■ Source excerpt

Open Roasbeef opened 2 years ago

Roasbeef commented 2 years ago

As the proofs grow with the number of transactions, we should analyze the existing chain to get an idea w.r.t the diff clusters of transactions by input age.

Such a script can use our existing Go libraries to query the full-node RPC interface to track an output back to the coinbase transaction that created it. The GetRawTransaction RPC call can be used to trace an input until the prev out is a coinbase input.

We want to get a view of the distribution here, so we can estimate best and worst case scenarios.

Roasbeef commented 2 years ago

cc @dstadulis

jharveyb commented 2 years ago

Do we care about # of hops for all UTXOs, or all inputs ever created?

It seems like each input would have multiple ages / number of hops back to a coinbase input, or a range of # of hops.

Also, do we want to capture # of hops, time between spends / hops, or both?

Roasbeef commented 2 years ago

Do we care about # of hops for all UTXOs, or all inputs ever created?

Good question, I think all UTXOs to start with. We could even sub-divide into the set of UTXOs created during the last month, or the last N blocks just to scope things down somewhat.

Also, do we want to capture # of hops, time between spends / hops, or both

I was originally interested in just the number of hops, but I think the time between spends is also interesting in that it gives as something to plug into a future model to estimate the growth rate of proofs. My gut intuition tells me that thing may be a bit bi-modal, where we have the set of exchange/arbitrager wallets on one side, and everyone else on the other side (including LN nodes but maybe the'd be slightly more distinct).

jharveyb commented 2 years ago

Do we care about # of hops for all UTXOs, or all inputs ever created?

Good question, I think all UTXOs to start with. We could even sub-divide into the set of UTXOs created during the last month, or the last N blocks just to scope things down somewhat.

Good point; ideally we could test on the high-churn subset of young UTXOs.

Also, do we want to capture # of hops, time between spends / hops, or both

I was originally interested in just the number of hops, but I think the time between spends is also interesting in that it gives as something to plug into a future model to estimate the growth rate of proofs. My gut intuition tells me that thing may be a bit bi-modal, where we have the set of exchange/arbitrager wallets on one side, and everyone else on the other side (including LN nodes but maybe the'd be slightly more distinct).

I agree re: bimodal distribution; I think this is tracked elsewhere as "coin days destroyed". Not sure if that metric is useful here though.

If we track the block heights of each parent TX back to the parent coinbases, then that should give us the range of hop counts as well.

I think this boils down to BFS over parent outpoints, with the base case / end condition being if an outpoint is a coinbase.

We can track the block height per hop and associate that with a TXID as we work towards a coinbase output.

In pseudocode:


// Used to track the ancestors of a UTXO.
// Stores a list of block heights, one for each parent TX.

■ Stored data

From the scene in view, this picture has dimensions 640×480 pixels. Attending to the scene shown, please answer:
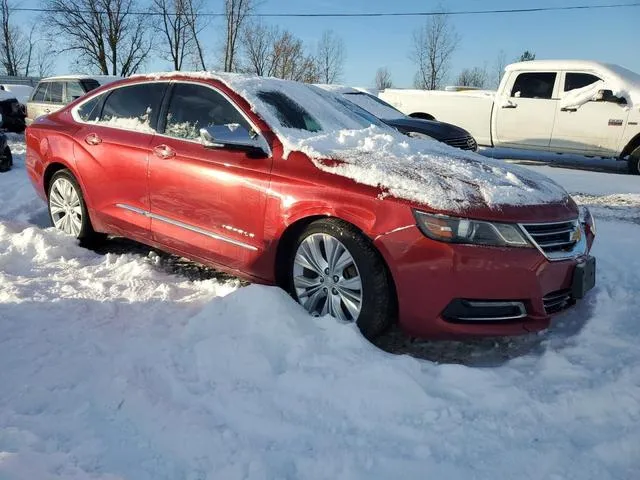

■ Given task A
In the input-age discussion, repeat the passage from "cc @dstadulis" up to and including "hops, or both?".
■ Given task B
According to the input-age discussion, which RPC call can be used to trace an input until its previous output is a coinbase input?
■ Given task C
Resume the input-age discussion from the point where it stops.

■ Task result A
cc @dstadulis

jharveyb commented 2 years ago

Do we care about # of hops for all UTXOs, or all inputs ever created?

It seems like each input would have multiple ages / number of hops back to a coinbase input, or a range of # of hops.

Also, do we want to capture # of hops, time between spends / hops, or both?

■ Task result B
The GetRawTransaction RPC call.

■ Task result C
// Also stores a TXID that represents the oldest known parent TX.
// The block height of current_tx should match the last value in hop_heights.
// hop_heights should be sorted in descending order.
struct hop_entry = {
  hop_heights: list<block_height>,
  current_tx: txid
}

// multiple options for implementing this
func is_coinbase(hop_entry) -> bool {}

// RPC call to indexed full node for parent TX lookup
// We only need TX height and the TXIDs for the parents of each input
func fetch_parent_txids(txid) -> (height, list<txids>) {
  raw_tx = getrawtransaction(txid)
  return (raw_tx.height(), raw_tx.inputs().txids())
}

func fetch_parents(child_hop) -> list<hop_entry> {
  current_hop_list = child_hop.hop_heights.clone()
  entry_list = list<hop_entry>
  (tx_height, tx_inputs) = fetch_parent_txids(child_hop.current_tx)
  for parent in tx_inputs {
    new_hop = {
      current_hop_list.clone().append(tx_height),
      parent
    }
    entry_list.append(new_hop)
  }
  return entry_list
}

func main() {
for each UTXO {
  hop_list = list<hop_entry>
  working_list = list<hop_entry>
  // initialize hop list
  initial_hop = { [], UTXO.txid() }
  working_list.append(fetch_parents(initial_hop))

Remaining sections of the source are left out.